Output all the material that follows, exactly as given.

#### DATA IN THIS EXERCISE ####

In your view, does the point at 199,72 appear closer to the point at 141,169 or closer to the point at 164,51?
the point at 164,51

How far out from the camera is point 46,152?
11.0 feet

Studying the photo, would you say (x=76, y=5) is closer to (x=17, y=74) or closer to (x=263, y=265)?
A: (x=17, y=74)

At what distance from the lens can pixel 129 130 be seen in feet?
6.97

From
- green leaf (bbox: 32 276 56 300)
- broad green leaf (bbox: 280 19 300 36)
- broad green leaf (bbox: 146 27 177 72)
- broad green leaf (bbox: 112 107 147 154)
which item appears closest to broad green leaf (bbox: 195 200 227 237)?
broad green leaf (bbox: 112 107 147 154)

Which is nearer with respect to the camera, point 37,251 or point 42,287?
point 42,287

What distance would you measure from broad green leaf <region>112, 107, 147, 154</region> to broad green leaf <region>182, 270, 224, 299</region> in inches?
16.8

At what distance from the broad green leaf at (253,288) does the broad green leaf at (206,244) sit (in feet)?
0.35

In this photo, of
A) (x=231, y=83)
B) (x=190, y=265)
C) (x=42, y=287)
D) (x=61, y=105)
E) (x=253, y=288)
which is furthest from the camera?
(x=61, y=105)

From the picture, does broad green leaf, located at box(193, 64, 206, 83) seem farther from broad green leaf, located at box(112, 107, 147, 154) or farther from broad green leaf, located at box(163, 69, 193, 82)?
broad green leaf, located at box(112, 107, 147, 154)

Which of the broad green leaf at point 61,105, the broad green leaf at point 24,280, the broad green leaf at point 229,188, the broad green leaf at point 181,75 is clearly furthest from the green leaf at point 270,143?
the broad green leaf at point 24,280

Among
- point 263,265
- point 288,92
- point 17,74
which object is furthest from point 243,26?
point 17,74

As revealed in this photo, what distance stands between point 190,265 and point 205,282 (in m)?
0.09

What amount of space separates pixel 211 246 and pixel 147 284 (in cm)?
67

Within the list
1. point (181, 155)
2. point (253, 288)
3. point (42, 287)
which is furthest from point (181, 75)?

####

• ANSWER IN FULL:
In your view, does the point at 199,72 appear closer to the point at 141,169 or closer to the point at 164,51?
the point at 164,51

How far out from the camera is point 46,152?
11.0 feet

Studying the photo, would you say (x=76, y=5) is closer to (x=17, y=74) or closer to (x=263, y=265)?
A: (x=17, y=74)

At what distance from the lens can pixel 129 130 be seen in feet?
6.97

From
- green leaf (bbox: 32 276 56 300)
- broad green leaf (bbox: 280 19 300 36)
- broad green leaf (bbox: 146 27 177 72)
- broad green leaf (bbox: 112 107 147 154)
which item appears closest to broad green leaf (bbox: 195 200 227 237)?
broad green leaf (bbox: 112 107 147 154)

Which is nearer with respect to the camera, point 37,251 or point 42,287?
point 42,287

What distance would you measure from broad green leaf <region>112, 107, 147, 154</region> to broad green leaf <region>182, 270, 224, 299</region> in inches?
16.8

At what distance from the broad green leaf at (253,288) does the broad green leaf at (206,244) sit (in feet)?
0.35

In this photo, of
A) (x=231, y=83)
B) (x=190, y=265)
C) (x=42, y=287)
D) (x=61, y=105)
E) (x=253, y=288)
which is furthest from the camera?
(x=61, y=105)

From the picture, does broad green leaf, located at box(193, 64, 206, 83) seem farther from broad green leaf, located at box(112, 107, 147, 154) or farther from broad green leaf, located at box(163, 69, 193, 82)?
broad green leaf, located at box(112, 107, 147, 154)

Which of the broad green leaf at point 61,105, the broad green leaf at point 24,280, the broad green leaf at point 229,188, the broad green leaf at point 181,75 is clearly furthest from the green leaf at point 270,143?
the broad green leaf at point 24,280

Among
- point 263,265
- point 288,92
- point 17,74
which object is furthest from point 243,26?
point 17,74

As revealed in this photo, what distance stands between point 190,265 and point 205,282 (in m)?
0.09

What amount of space separates pixel 211 246 and pixel 147 284 (in cm)?
67

Within the list
1. point (181, 155)
2. point (253, 288)
3. point (42, 287)
which is furthest from point (181, 75)?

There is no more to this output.